Honey matzo bread fritters

One of the best culinary inventions of the women of the Roman ghetto is the pizzarelle, small sweet matzo fritters soaked in honey. These treats can be found in bakeries all year round. I know it can be hard to believe anyone would want to eat matzo when it’s not Passover, but try pizzarelle and you’ll instantly be converted into a matzo lover.

Yields 30 donuts

6 sheets of matzo

3 large eggs (150g)

6 tablespoons (75g) sugar

2⁄3 cup (100 g) raisins, soaked in hot water until puffed and drained

½ cup (50g) pine nuts

1 tablespoon grated orange or lemon zest

Up to 3 tablespoons matzo flour

Sunflower or peanut oil for frying

1⁄3 cup (100g) honey (see note)

Break the matzo sheets in half, place them in a bowl filled with water and weigh them down with a plate to keep them submerged. Soak for 2 hours, then drain the matzo and squeeze them to remove all the water.

Transfer the matzo to a large bowl and mash with a potato masher to make a thick, somewhat chunky batter or batter. Stir in eggs, sugar, raisins, pine nuts and orange or lemon zest. Stir in some or all of the matzo flour: you’re looking for a thick batter that will hold its shape when spooned into the hot oil for frying. It shouldn’t look too wet and runny.

Pour 1½ to 2 inches (4 to 5 cm) of oil into a large saucepan and heat over medium heat until a frying thermometer reads 350°F (180°C).

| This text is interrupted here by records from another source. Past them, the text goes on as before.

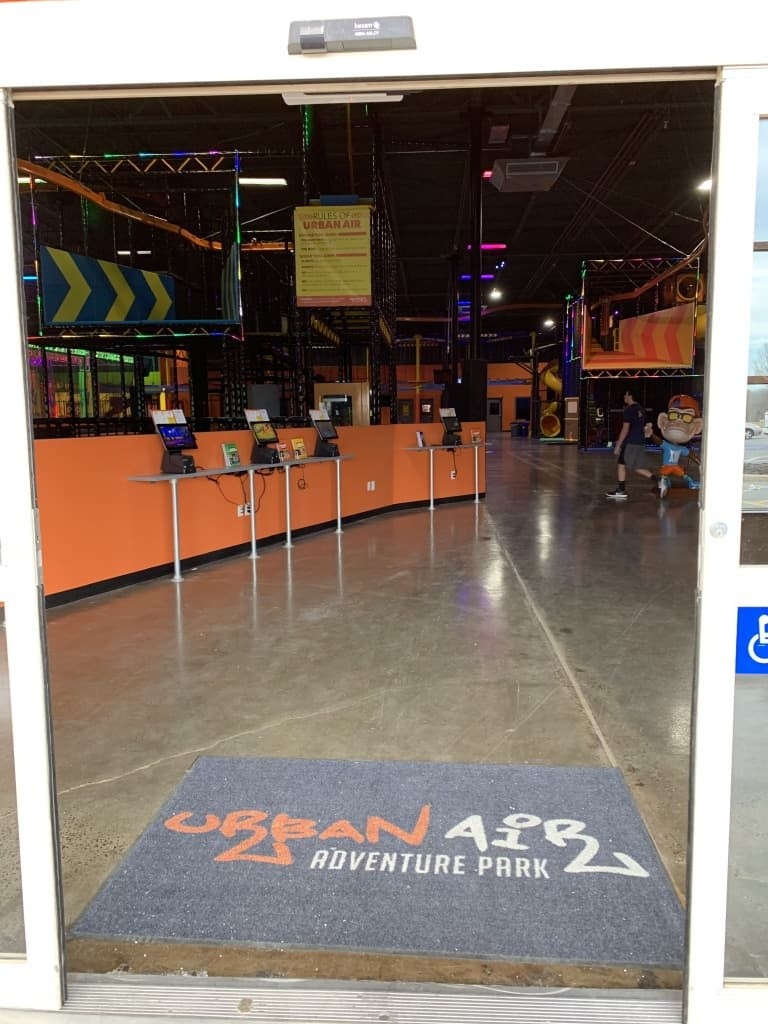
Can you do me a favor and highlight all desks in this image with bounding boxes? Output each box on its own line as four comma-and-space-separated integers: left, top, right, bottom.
128, 453, 353, 582
401, 442, 495, 510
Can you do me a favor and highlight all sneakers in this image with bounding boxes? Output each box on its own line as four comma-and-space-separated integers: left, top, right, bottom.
655, 474, 668, 498
606, 491, 628, 498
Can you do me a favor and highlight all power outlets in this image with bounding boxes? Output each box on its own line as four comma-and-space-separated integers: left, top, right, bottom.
451, 471, 456, 480
245, 503, 251, 516
238, 504, 244, 518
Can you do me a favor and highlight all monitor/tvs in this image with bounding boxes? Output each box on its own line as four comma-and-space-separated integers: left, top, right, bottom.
442, 416, 462, 433
249, 421, 279, 444
313, 419, 339, 440
157, 424, 198, 450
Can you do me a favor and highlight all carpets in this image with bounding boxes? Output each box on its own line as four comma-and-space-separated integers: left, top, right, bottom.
69, 754, 687, 970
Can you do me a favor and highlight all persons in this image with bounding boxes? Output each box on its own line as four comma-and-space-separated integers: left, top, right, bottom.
605, 391, 668, 499
643, 395, 703, 490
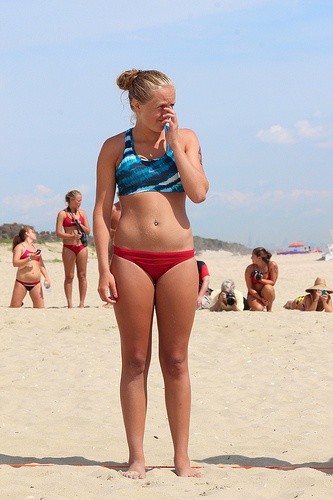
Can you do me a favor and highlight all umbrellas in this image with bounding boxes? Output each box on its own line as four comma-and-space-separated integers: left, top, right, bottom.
288, 242, 304, 250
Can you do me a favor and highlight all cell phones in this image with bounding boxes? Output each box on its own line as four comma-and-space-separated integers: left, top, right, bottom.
36, 250, 41, 255
322, 290, 327, 295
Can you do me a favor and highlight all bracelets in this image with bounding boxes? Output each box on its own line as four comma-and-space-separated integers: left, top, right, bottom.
28, 255, 32, 261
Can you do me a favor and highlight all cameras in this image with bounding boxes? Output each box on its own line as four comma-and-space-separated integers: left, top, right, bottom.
250, 270, 263, 280
79, 231, 87, 247
226, 292, 236, 305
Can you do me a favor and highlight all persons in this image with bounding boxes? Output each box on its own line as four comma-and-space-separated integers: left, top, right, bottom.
210, 279, 251, 311
10, 227, 50, 308
197, 260, 214, 311
283, 277, 333, 313
55, 189, 90, 309
245, 248, 280, 311
103, 200, 122, 310
93, 69, 211, 482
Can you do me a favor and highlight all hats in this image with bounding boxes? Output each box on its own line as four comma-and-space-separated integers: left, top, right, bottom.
306, 278, 333, 293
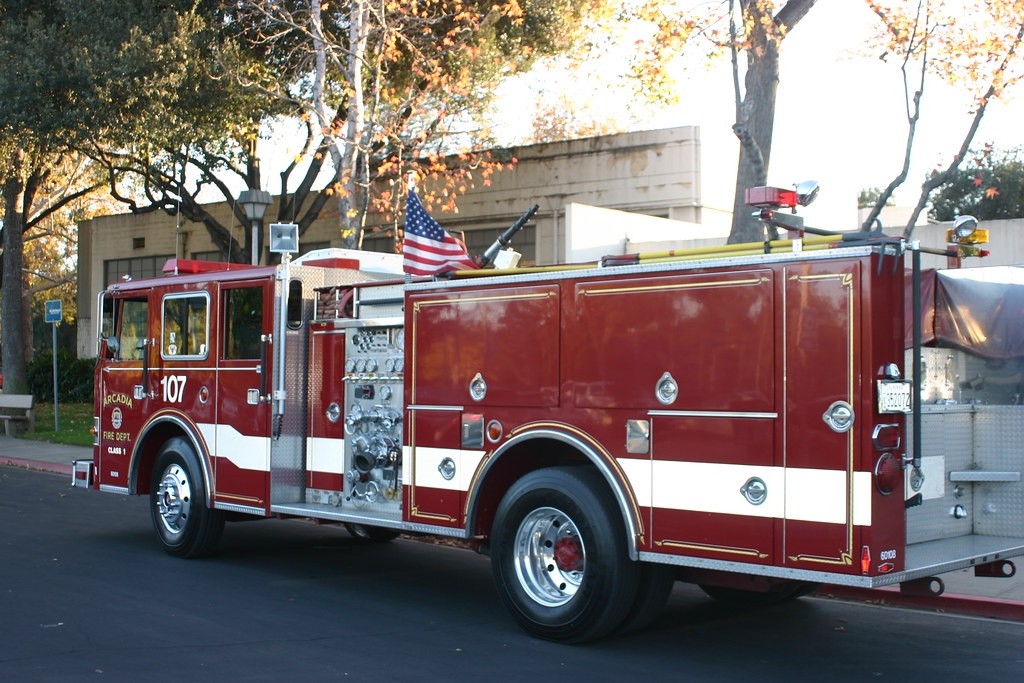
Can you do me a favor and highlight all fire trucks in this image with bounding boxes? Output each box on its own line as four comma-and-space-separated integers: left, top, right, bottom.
71, 179, 1023, 647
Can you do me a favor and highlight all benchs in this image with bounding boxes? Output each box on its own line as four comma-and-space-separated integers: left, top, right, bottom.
0, 393, 35, 438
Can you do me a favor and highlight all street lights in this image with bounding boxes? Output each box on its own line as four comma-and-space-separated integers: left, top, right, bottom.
236, 187, 274, 268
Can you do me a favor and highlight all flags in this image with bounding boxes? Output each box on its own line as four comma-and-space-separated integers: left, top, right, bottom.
402, 185, 482, 276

You can test the oil by dropping a small piece of food in it, like a slice of apple: if it sizzles well but doesn’t bubble too hard, the oil is ready. (An apple is said to help minimize the smell of frying oil, so I usually go for this, but any morsel of food will do.)

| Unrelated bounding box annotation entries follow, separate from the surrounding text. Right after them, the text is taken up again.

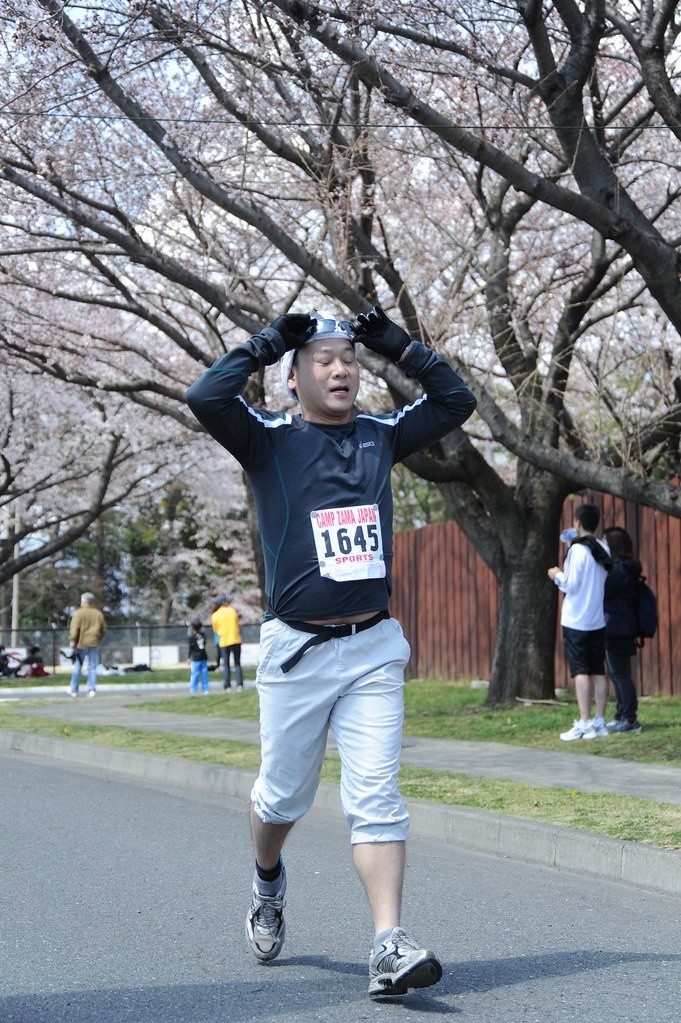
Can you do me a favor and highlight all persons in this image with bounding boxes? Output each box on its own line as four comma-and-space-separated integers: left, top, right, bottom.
547, 504, 611, 741
601, 526, 643, 735
211, 595, 243, 692
187, 622, 208, 697
185, 309, 477, 994
0, 645, 52, 678
65, 592, 107, 697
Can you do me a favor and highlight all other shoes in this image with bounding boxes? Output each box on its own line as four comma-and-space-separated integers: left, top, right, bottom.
86, 689, 95, 696
66, 688, 77, 697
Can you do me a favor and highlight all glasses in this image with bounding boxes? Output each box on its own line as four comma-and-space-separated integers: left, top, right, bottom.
313, 319, 356, 335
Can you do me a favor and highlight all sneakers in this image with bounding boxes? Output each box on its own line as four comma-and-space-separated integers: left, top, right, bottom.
560, 719, 597, 741
591, 717, 609, 736
244, 853, 287, 961
605, 715, 642, 734
368, 927, 443, 1000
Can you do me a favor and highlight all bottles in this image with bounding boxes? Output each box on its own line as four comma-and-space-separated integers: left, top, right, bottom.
559, 528, 577, 543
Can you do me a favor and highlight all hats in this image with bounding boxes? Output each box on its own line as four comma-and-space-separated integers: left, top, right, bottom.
280, 311, 358, 402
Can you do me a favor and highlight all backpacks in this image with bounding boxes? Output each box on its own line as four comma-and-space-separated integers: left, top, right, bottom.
633, 575, 658, 638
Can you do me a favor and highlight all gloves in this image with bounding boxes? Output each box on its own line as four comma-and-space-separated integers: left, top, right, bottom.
349, 306, 412, 363
268, 313, 317, 352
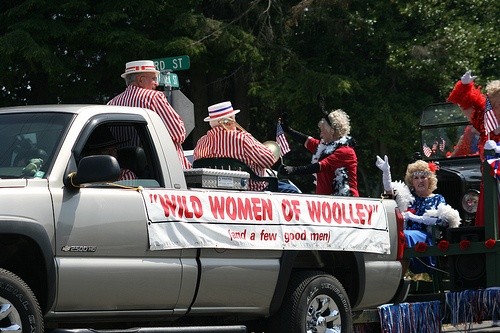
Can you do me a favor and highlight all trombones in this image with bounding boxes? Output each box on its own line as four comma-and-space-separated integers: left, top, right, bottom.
219, 117, 281, 177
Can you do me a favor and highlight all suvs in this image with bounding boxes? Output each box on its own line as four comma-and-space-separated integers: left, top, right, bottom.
404, 101, 500, 302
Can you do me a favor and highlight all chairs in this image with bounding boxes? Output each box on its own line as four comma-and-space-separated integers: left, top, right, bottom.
193, 157, 278, 193
395, 218, 449, 302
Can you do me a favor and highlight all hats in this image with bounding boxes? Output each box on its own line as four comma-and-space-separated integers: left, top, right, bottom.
121, 60, 159, 78
203, 101, 240, 122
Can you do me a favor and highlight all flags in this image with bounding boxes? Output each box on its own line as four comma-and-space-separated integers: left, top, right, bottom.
483, 96, 498, 134
436, 136, 446, 152
276, 123, 290, 157
423, 142, 432, 157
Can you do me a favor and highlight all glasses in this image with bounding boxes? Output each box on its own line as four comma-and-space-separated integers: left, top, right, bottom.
141, 76, 157, 81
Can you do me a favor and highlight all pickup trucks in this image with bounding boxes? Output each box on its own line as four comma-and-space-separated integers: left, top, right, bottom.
0, 104, 412, 333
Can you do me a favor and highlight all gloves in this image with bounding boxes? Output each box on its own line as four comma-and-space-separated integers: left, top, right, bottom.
461, 70, 477, 85
280, 163, 320, 176
484, 140, 497, 150
405, 211, 437, 225
376, 155, 394, 191
280, 112, 308, 144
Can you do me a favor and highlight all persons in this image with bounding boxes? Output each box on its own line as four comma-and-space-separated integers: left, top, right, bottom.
194, 101, 299, 193
375, 155, 461, 274
83, 126, 135, 180
106, 60, 193, 169
278, 109, 359, 196
449, 70, 500, 173
451, 126, 479, 159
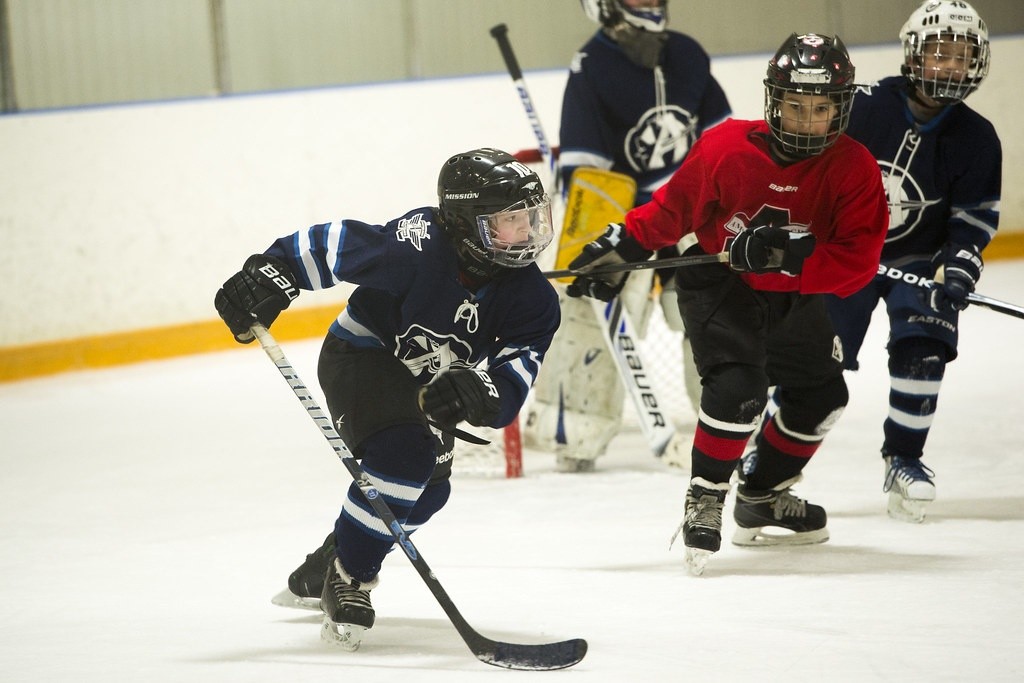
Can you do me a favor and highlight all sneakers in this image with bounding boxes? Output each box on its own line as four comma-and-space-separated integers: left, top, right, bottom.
883, 454, 936, 523
668, 477, 732, 576
741, 448, 758, 476
272, 531, 338, 612
732, 459, 829, 547
319, 531, 380, 652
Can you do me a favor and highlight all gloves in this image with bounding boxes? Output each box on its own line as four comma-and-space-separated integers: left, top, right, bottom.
565, 223, 654, 303
423, 369, 502, 428
729, 226, 816, 278
215, 254, 300, 344
930, 245, 984, 317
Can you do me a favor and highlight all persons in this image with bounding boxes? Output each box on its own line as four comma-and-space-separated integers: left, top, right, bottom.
215, 148, 562, 651
566, 32, 889, 575
753, 0, 1003, 524
527, 0, 734, 472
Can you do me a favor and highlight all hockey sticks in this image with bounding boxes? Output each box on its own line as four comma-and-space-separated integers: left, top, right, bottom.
541, 251, 730, 279
489, 22, 689, 472
250, 318, 588, 671
877, 264, 1024, 320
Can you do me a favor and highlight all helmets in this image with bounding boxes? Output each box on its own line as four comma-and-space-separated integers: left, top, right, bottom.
763, 33, 857, 156
580, 0, 669, 69
899, 0, 991, 106
437, 148, 544, 241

Working in batches to avoid crowding, using two spoons, drop small mounds of the matzo mixture into the hot oil and fry the donuts for 5 minutes, or until golden brown, turning once to ensure even cooking. Drain the cooked donuts on paper towels for a few minutes, then transfer to a plate and drizzle with honey before serving.

Pizzarelle should be eaten as soon as they are ready: they are delicious right out of the pan, but they get soggy quickly.

To note
If the honey is very thick, heat it in a small saucepan with 3 tablespoons of water and a squeeze of fresh lemon juice to liquefy it before pouring it over the pizzarelle.

For a chocolate pizzarelle, omit the matzo flour and add 2 tablespoons unsweetened cocoa powder. Keep in mind, however, that while cocoa pizzarelle is delicious, the color isn’t appealing.